Neuer Bildband Homberg-Hochheide erschienen

Die Zeitzeugenbörse hat einen Bildband herausgebracht und bereist darin die mehr als 1120-jährige Geschichte der „Stadt im Grünen“. Offizielle Vorstellung am 1. Juni

Wie viel ist eigentlich eine begrenzte Anzahl? Laut Definition der Zeitzeugenbörse Duisburg sind 160 Fotos in einem 128 Seiten umfassenden Bildband eine solche begrenzte Anzahl. Will heißen, aus Homberg und Hochheide wird es ein Zigfaches an Bildern geben, 160 haben es in den neuen Bildband der Heimathistoriker um Harald Molder geschafft. „Duisburg-Homberg und -Hochheide“, so heißt die Fleißarbeit, die die Zeitzeugenböse am 1. Juni öffentlich vorzustellen gedenkt.

Für den Bildband zeigen sich in erster Linie Uwe Bongert, Heinz Pischke, Reinhold Strausberg und eben Harald Molder verantwortlich, die ihre Bildersammlungen für das Buch zugänglich gemacht haben.
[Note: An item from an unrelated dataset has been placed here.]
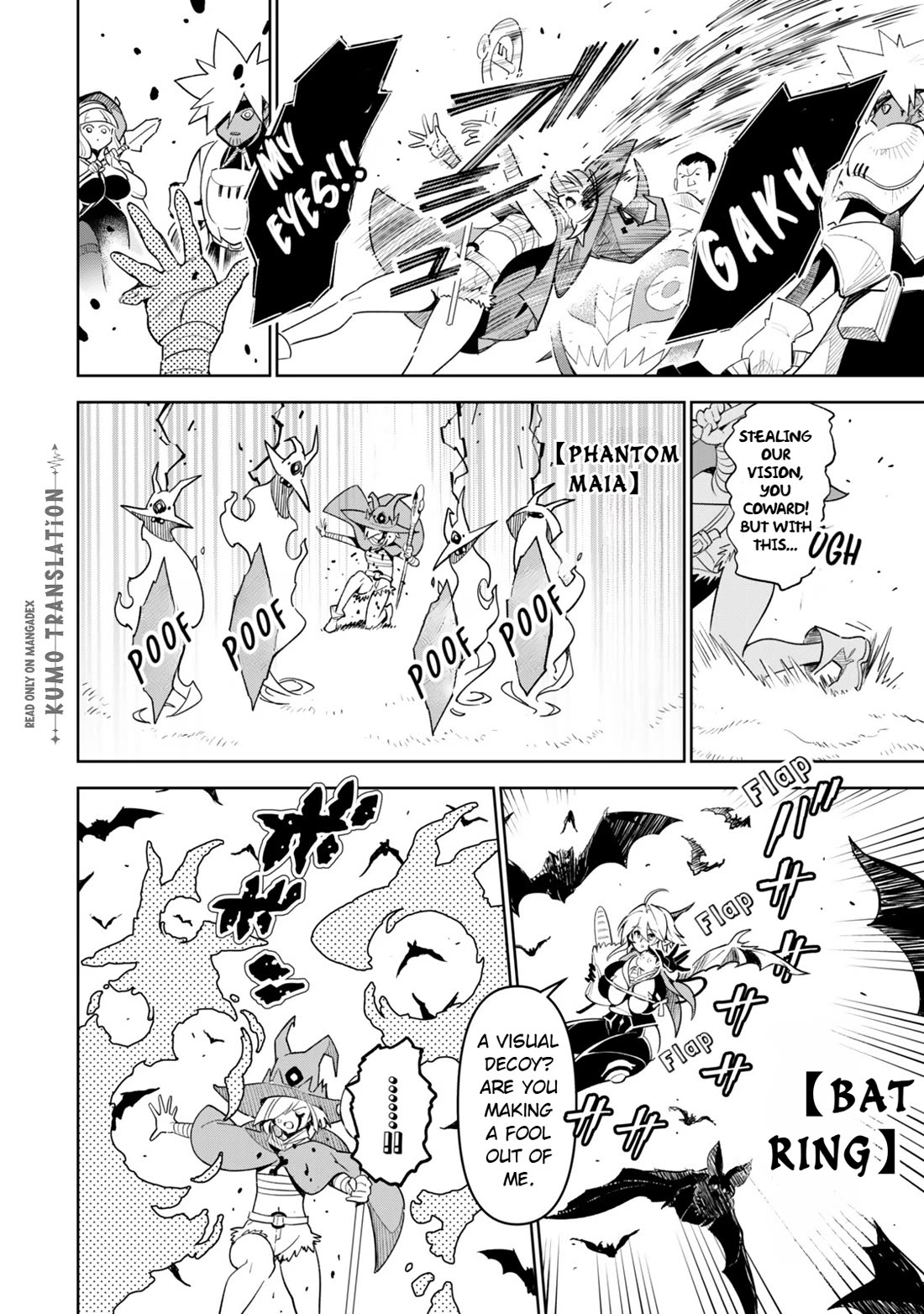 I Died Protecting My Comrades and Was Reborn Twenty Years Later in the Same World… But This Is My Second Reincarnation? Chapter 4 page 9 - Chapter 4: Vampire Hunter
Und auch den hiesigen Vereinen, besonders dem Freundeskreis Historisches Homberg, danken die Bildband-Macher für so manche beigesteuerte Erinnerung.

Und mit Homberger Erinnerungen ist der Bildband prall gefüllt. Homberg, die selbst ernannte „Stadt im Grünen“, blickt zwischen der ersten Erwähnung im Jahr 855 und der Eingemeindung nach Duisburg 1975 auf eine lange Geschichte zurück. In sieben Kapitel hat die herausgebende Zeitzeugenbörse das Werk unterteilt. Hier eine Auswahl: „Alte Ansichten“ zeigt unter anderem den Bismarckplatz vor mehr als 120 Jahren, oder auch die Augustastraße vor 70 Jahren mit dem charakteristischen „Bügeleisen“-Bau.

Bilder von Gaststätten, Geschäften und Cafés gibt es in Kapitel 2 zu sehen, dabei unter anderem der „Rheingarten“ an der Königstraße. Zu der Zeit war es offenbar ein Trend, komplett eingedeckte, aber menschenleere Festsäle zu fotografieren, drei solcher Exponate sind in dem Buch zu bewundern.

Einrichtungen und Institutionen sind ebenfalls auf Bildern oder Postkarten festgehalten worden, etwa das Bezirksrathaus, das nach dem Abbruch des Gebäudes der Deutschen Reichsbank im Jahr 1928 um einen Flügel erweitert worden war. Bilder der Küppers-Mühle dürfen ebenso nicht fehlen wie solche der hiesigen Zechen.

Die Brüder Feldgen

Mit den Menschen befasst sich der Bildband aber auch sehr intensiv, so werden Vereine ebenso mit Beiträgen gewürdigt wie unter anderem die Brüder Feldgen, die in den 1920-er-Jahren ein 13 Zentner schweres Fass insgesamt etwa 7600 Kilometer durch Deutschland gerollt hatten und damit eine sportliche Wette einlösten.

Was gibt es sonst noch? Klar, Bilder vom Rhein. Die sind allerdings nicht allesamt idyllisch, der große Strom hat regelmäßig Hochwasser und fror Anfang des 20. Jahrhundert immer wieder zu.

Die Zeitzeugenbörse hat ein Buch zum Schwelgen in Erinnerungen herausgebracht, das so manchem Homberger und Hochheider auch nach dem offiziellen Ende der Stadt Homberg vor 40 Jahren ganz sicher das Herz aufgehen lassen wird...


Vorstellung am 1. Juni
Duisburg-Homberg und -Hochheide
, herausgegeben von der Zeitzeugenbörse Duisburg (19,99 Euro, 128 Seiten, 160 Bilder, Schwarz-Weiß, gebunden, ISBN: 978-3-95400-544-4). Öffentliche Buchvorstellung: Montag, 1. Juni, 18.30 Uhr, im Heimatmuseum des Freundeskreises Historisches Homberg (Augustastraße 48). Der Eintritt ist frei.